#### Given passage:
• Teenagers in India are fast taking on crypto investments, driven by high profits and pandemic boredom.
  • Young investors are using their pocket money to purchase crypto tokens.

Indian teenagers are fast venturing into the crypto market using their pocket money. By May, the nation’s total crypto investments had surged to $6.6 billion (Rs 49,189 crore) from just $923 million in 2020.

The pandemic-fueled boredom along with the promise of high ROI have driven these kids into the cryptocurrency world. Many of them have familiarized themselves with market trends, for Bitcoin among other digital assets.

“As an investor, I think cryptocurrencies are a good way to exponentially grow your wealth,” said Hashir Hussain, a 17-year-old student from Kolkata.

High volatility is a risk factor, but the profitability is a great plus.

Additionally, these kids were inspired to invest after India’s Supreme Court lifted the 2018 ban on cryptocurrency trading. Some of these youngsters have even managed to convince their parents to join them.

With the plethora of digital asset exchanges in the country, these crypto investors do not run out of trading platforms. Exchanges such as WazirX, CoinDCX, and CoinSwitch Kuber have launched social media promotions to attract more investors. These platforms have also developed user-friendly phone trading apps. Their daily client interaction on Twitter is commendable and so is their speed in addressing glitches.

Separately, these exchanges have been lobbying to inform the authorities of the benefits of blockchain and virtual assets.

Indian teenagers and the crypto market

Minors, that is, anyone aged less than 18 years, are not allowed to register on a crypto exchange. However, Indian teens bend the rules by using their parents’ credentials to register.

One Hussain is confident in early age investment into new innovations. Hussain has made a 30 percent profit from trading small amounts of virtual currencies. WazirX, for instance, allows Bitcoin investments with as little as 100-500 rupees ($1,4-$6.8). Hussain recently moved his investments to the world’s largest exchange, Binance, which he says offers better features.

Another 19-year-old medical student claims his trades brought 1000 percent returns, which is way much more than what banks give. Like Hussain, he made small investments, convincing his parents of the benefits of crypto trading. He also took a chance in governance tokens and is now earning through yield farming.

Nonetheless, these crypto enthusiasts proceed with caution, following the common DYOR maxim (Do Your Own Research). They are also bracing for potential future restrictions on digital assets and blockchain technology. These young investors cite Indian regulatory deficiency as a deterrent to adopting crypto assets.

Currently, the Indian Parliament is working on a crypto bill. The authorities’ skepticism in the asset class stems from the surge in fraudulent activities.

Read More: India will not shut out a “futuristic thing” like crypto, says finance minister Nirmala Sitharaman

To hedge themselves from loss in the event of another ban, young investors hold their investments in multiple trading accounts. These include both domestic and foreign exchanges. They are also prepared to send their investments to relatives or friends residing in foreign nations to cash out for them.

#### Information shown:
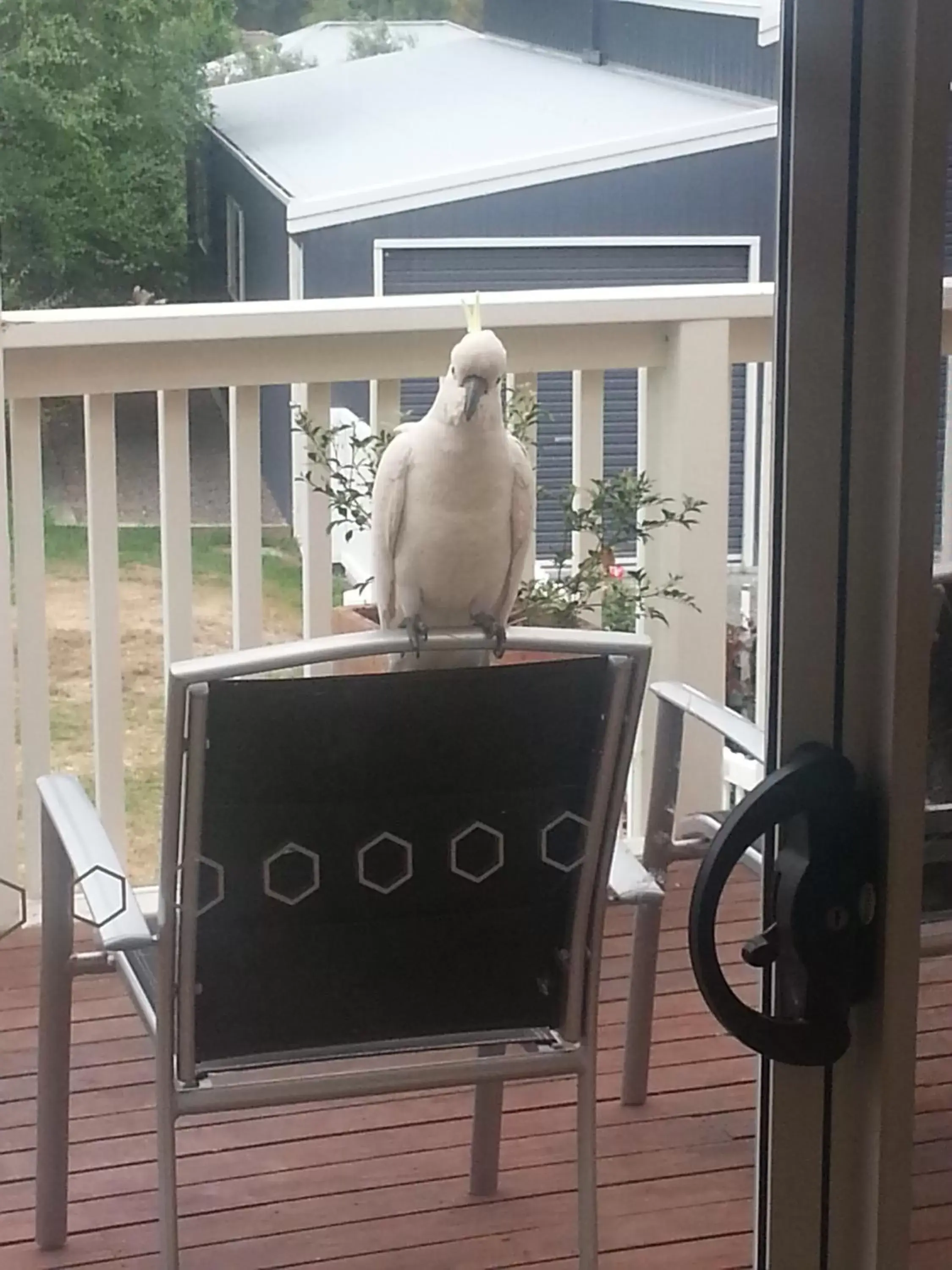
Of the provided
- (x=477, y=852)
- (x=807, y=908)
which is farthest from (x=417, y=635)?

#### About this task:
Update the passage from the article on Indian teenage crypto investors that begins at the words "With the plethora" and stops after "and virtual assets.", writing it out again with "lobbying" changed to "campaigning".

#### Answer space:
With the plethora of digital asset exchanges in the country, these crypto investors do not run out of trading platforms. Exchanges such as WazirX, CoinDCX, and CoinSwitch Kuber have launched social media promotions to attract more investors. These platforms have also developed user-friendly phone trading apps. Their daily client interaction on Twitter is commendable and so is their speed in addressing glitches.

Separately, these exchanges have been campaigning to inform the authorities of the benefits of blockchain and virtual assets.